■ **The task**: The records below must be written out exactly, with every picture left behind.

■ **Records for processing**:
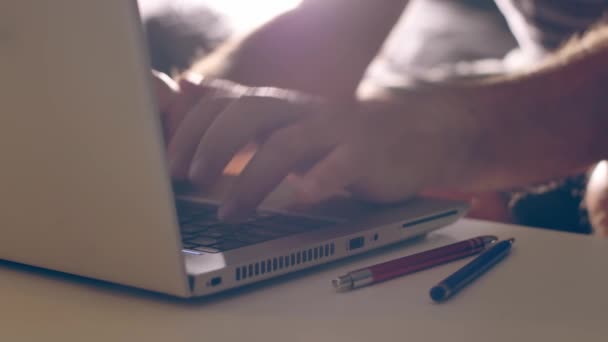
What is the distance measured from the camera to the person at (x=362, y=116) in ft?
1.76

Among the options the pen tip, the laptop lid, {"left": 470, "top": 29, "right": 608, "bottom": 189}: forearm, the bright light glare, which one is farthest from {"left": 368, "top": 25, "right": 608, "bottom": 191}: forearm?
the bright light glare

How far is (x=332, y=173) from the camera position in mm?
571

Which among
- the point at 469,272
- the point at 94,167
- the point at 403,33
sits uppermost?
the point at 403,33

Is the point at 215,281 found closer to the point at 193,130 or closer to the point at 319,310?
the point at 319,310

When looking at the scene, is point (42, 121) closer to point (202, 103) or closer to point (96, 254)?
point (96, 254)

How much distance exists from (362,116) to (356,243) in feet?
0.83

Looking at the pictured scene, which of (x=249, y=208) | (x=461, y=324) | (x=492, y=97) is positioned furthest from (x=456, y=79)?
(x=461, y=324)

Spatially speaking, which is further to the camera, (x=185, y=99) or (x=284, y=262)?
(x=185, y=99)

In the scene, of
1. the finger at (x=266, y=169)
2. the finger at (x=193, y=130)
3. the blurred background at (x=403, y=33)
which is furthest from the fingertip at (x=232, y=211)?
the blurred background at (x=403, y=33)

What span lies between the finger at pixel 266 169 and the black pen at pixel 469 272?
0.17 m

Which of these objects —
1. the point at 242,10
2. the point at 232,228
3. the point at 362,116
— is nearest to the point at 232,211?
the point at 232,228

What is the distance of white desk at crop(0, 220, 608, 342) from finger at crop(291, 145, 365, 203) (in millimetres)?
125

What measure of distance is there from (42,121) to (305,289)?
20 centimetres

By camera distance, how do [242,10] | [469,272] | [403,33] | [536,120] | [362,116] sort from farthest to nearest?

■ **The completed task**:
What is the distance measured from the camera to the person at (x=362, y=116) in ft?
1.76

Among the options the pen tip, the laptop lid, {"left": 470, "top": 29, "right": 608, "bottom": 189}: forearm, the bright light glare, which one is farthest from {"left": 368, "top": 25, "right": 608, "bottom": 191}: forearm?
the bright light glare

How far is (x=332, y=173) from the camera position in mm?
571

Which among
- the point at 469,272
- the point at 94,167
- the point at 403,33
sits uppermost?
the point at 403,33

Is the point at 215,281 found closer to the point at 193,130 or closer to the point at 319,310?
the point at 319,310

When looking at the scene, is point (42, 121) closer to point (202, 103) or closer to point (96, 254)?
point (96, 254)

How much distance exists from (362,116) to (356,243) in feet?
0.83

Looking at the pictured scene, which of (x=249, y=208) | (x=461, y=324) | (x=492, y=97) is positioned furthest from (x=456, y=79)?
(x=461, y=324)

Spatially speaking, which is further to the camera, (x=185, y=99) or (x=284, y=262)?
(x=185, y=99)

In the scene, of
1. the finger at (x=266, y=169)
2. the finger at (x=193, y=130)
3. the blurred background at (x=403, y=33)
which is furthest from the fingertip at (x=232, y=211)?
the blurred background at (x=403, y=33)

What span lies between the finger at pixel 266 169 and the black pen at pixel 469 272?
0.17 m

Which of these objects —
1. the point at 242,10
2. the point at 232,228
3. the point at 362,116
— is nearest to the point at 232,211?
the point at 232,228

What is the distance of white desk at crop(0, 220, 608, 342) from finger at crop(291, 145, 365, 203) (in millimetres)?
125

What measure of distance is there from (42,121) to (305,289)?
20 centimetres

By camera distance, how do [242,10] | [469,272] | [403,33] | [536,120] | [362,116] sort from farthest to nearest?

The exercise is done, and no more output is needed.